Loftus then went state-by-state, working with the local state-level affiliated associations, getting them to speak with their respective state insurance commissioner to make sure they could distribute their “Motorists’ Rights” brochures. In Illinois, the state insurance commissioner was very difficult to meet with. Finally, the commissioner was due to be at the Chicago airport for a morning flight and told Loftus he would meet him at the airport at a designated time if he wanted to talk then. Loftus hopped on a red-eye flight and made his appointment with the commissioner. The “Motorists’ Rights” brochure was approved 10 days later.


When asked if there was any work he had left undone at SCRS---anything he wanted to do but never had the time or resources to accomplish---Loftus replied, “We did as much as we could every chance we got. We never worried about the resources---We would find some way to get things done. It was a rewarding time for me, and people appreciated what we did. I have no regrets or work left undone.”


Loftus was the SCRS Director for 19 years, retiring in 2000, when the reins were turned over to industry icon Dan Risley. In 2003, Loftus and his friend, Larry Martin, began Loftus and Martin Long Range deep-sea fishing excursions out of San Diego, each trip escorting 23 anglers on a two-week cruise.

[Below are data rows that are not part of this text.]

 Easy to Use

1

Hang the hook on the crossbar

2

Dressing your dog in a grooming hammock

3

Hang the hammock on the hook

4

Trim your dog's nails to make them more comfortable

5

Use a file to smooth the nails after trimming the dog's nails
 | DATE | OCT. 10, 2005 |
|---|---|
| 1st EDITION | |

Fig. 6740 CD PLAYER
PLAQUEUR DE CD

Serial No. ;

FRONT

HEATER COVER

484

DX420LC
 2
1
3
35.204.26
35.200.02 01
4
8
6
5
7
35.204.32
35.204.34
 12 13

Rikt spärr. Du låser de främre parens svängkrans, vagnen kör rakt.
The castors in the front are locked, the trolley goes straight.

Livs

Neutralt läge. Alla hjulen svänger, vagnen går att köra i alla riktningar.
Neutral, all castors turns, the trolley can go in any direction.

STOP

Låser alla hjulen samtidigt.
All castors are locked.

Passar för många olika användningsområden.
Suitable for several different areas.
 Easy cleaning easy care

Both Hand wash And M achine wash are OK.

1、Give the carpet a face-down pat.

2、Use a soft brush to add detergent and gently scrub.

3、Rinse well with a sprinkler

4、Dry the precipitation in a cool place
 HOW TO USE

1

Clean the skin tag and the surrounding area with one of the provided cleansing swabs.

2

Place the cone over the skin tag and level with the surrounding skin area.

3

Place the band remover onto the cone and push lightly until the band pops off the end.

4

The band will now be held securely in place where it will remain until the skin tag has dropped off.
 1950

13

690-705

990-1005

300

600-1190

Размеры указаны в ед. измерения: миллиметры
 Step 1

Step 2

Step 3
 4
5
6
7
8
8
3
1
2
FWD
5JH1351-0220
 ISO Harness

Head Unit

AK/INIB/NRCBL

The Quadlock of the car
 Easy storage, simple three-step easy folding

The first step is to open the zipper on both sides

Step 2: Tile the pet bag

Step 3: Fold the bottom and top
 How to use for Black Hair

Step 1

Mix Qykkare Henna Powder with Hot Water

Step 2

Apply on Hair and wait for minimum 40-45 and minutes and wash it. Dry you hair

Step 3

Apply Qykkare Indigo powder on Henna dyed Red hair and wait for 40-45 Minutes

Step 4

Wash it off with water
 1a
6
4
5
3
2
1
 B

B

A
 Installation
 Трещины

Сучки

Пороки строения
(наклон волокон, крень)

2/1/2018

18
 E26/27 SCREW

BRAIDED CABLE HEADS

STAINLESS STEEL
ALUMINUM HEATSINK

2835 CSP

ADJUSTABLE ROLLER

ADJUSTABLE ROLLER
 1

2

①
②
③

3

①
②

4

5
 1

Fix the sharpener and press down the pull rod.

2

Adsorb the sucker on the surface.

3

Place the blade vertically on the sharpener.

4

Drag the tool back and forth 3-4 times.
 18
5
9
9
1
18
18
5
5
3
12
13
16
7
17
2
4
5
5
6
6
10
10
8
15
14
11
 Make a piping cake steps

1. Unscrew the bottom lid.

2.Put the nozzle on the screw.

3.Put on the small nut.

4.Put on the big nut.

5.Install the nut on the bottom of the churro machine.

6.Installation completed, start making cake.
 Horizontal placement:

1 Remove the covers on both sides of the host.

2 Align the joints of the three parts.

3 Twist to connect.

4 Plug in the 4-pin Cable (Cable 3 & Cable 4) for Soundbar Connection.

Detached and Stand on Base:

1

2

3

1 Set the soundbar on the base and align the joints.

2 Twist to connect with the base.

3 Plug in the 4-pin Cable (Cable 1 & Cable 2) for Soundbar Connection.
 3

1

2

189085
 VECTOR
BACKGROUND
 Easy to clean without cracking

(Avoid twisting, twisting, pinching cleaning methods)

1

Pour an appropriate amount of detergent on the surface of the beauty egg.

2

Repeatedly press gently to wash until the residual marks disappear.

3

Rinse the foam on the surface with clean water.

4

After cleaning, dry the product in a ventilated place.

And that thing about the “Dragon Slayer”… when Loftus retired he was presented with a huge sword in a wood and glass case by the Kansas City and Topeka Chapter of SCRS, where he was deemed to be the “Dragon Slayer Extraordinaire”… the “dragon” being all the issues and problems Loftus tried to address and resolve during his time as SCRS Director. John Loftus was truly a champion of the industry---a Dragon Slayer Extraordinaire.